Antenna design and integration is an important activity for 5G telephony, wireless Internet of Things (IoT) nodes, Wi-Fi networks, near-field, and satellite communications, and various other applications. Without robust antenna designs and solid system integration, the performance of those applications can be severely compromised. Balancing the needs for efficiency, gain, bandwidth, pattern characteristics, and decreased sensitivity to the environment while maintaining a development schedule and meeting cost constraints can be a daunting task.
Fortunately, designers have an array of electronic design automation (EDA) tools available for antenna design and integration. This first of two FAQs explores some of those EDA tools. It’s not a comprehensive review but a potpourri of possibilities from component suppliers and test equipment makers. Part two continues with explorations of offerings from general-purpose EDA tool companies and specialized tool makers.
NFC, IoT, GPS, Wi-Fi, Bluetooth, and more
NFC readers need solid antenna designs to ensure proper operation, including optimal read range and reliability. NXP offers its Antenna Design Tool to speed NFC antenna tuning and matching. The process starts with the selection of the NXP antenna being used. The tool automatically provides recommended values for L0 and other filter components based on the synthesis values provided by the user for antenna length and width, track width, gap between tracks, any additional overlap area track thickness, number of turns, turn exponent, circuit board thickness and Epsilon r (εr).

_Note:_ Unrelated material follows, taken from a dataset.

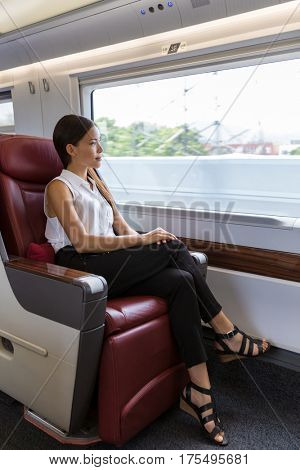 Business class in train. Asian lady enjoying view in train commute. Woman enjoying view during morning commute. Businesswoman relaxing looking out the window in travel transport.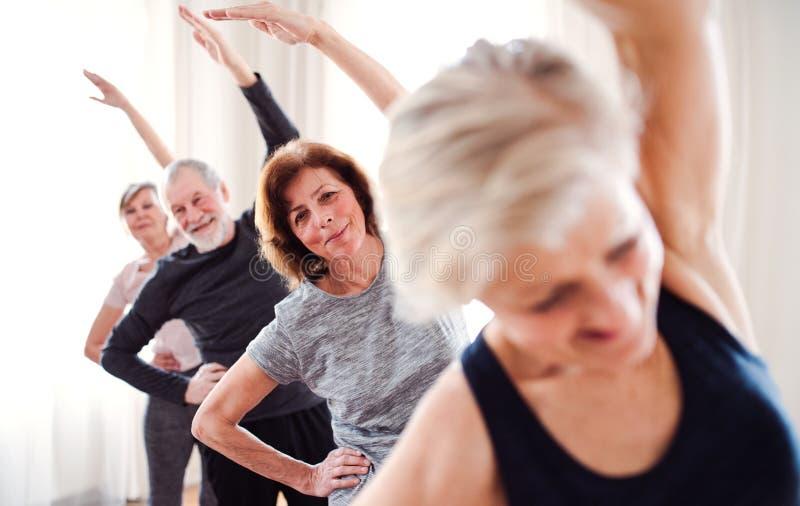 Grupo de gente mayor que hace ejercicio en club del centro de la comunidad foto de archivo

In each case, recommended values are provided, but designers can change them as needed for specific design cases. The tool also provides values for the matching network components (Figure 1).
For designers that need cellular, Wi-Fi, GNSS/GPS, LPWAN, or ISM connectivity, Antenova is a source of design tools. Important considerations covered by these tools include best practices for antenna placement, PCB optimization for best RF performance, including component layout recommendations, ground plane space, vias, enclosure materials, and gaps. It also includes guidelines for antenna testing and certifications.

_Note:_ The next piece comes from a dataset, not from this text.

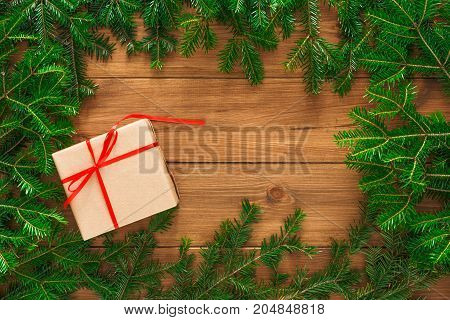 Gift wrapping background. Christmas present in paper decorated with satin ribbon. Winter holidays concept copy space. Top view of rustic wood table with fir tree branches frame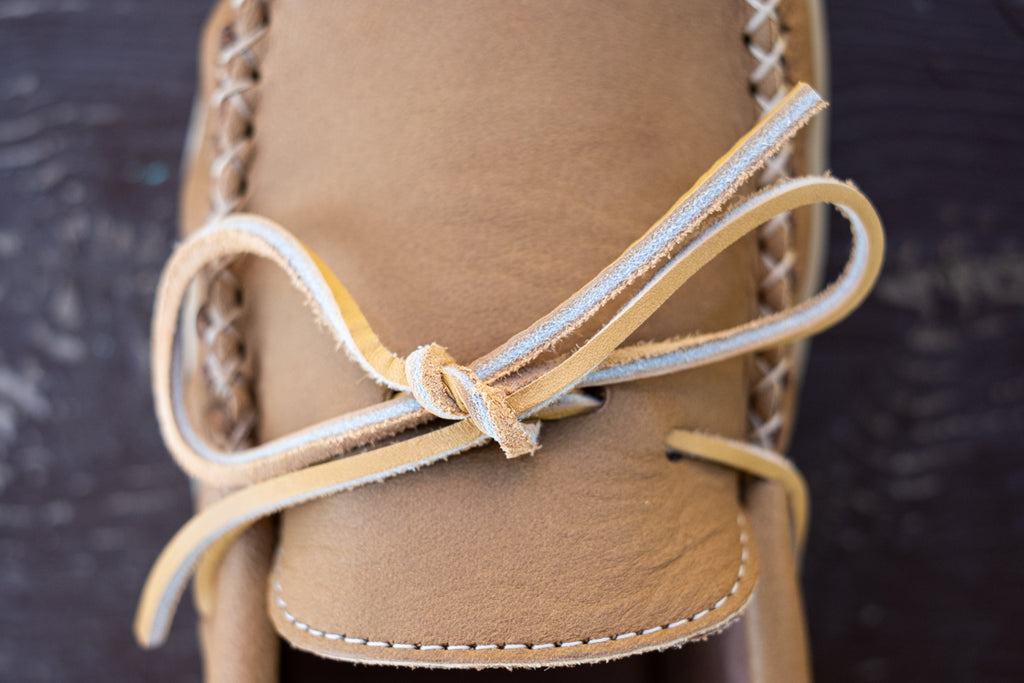 Close-Up of rawhide leather laces on authentic moccasins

Kyocera AVX also offers a range of design tools for antenna selection and integration in 5G, Wi-Fi, Bluetooth, Zigbee, GNSS/GPS, and ISM applications. It identifies the best antenna for use with popular RF modules from various makers and details 11 best practices for antenna integration and tuning. For example, the IoT Solution Optimizer is designed to speed up the development of reliable NB-IoT solutions for various applications like asset tracking, building management, and machine monitoring. The tools also provide .dxf files for sharing the design results across various computer-aided design (CAD) applications.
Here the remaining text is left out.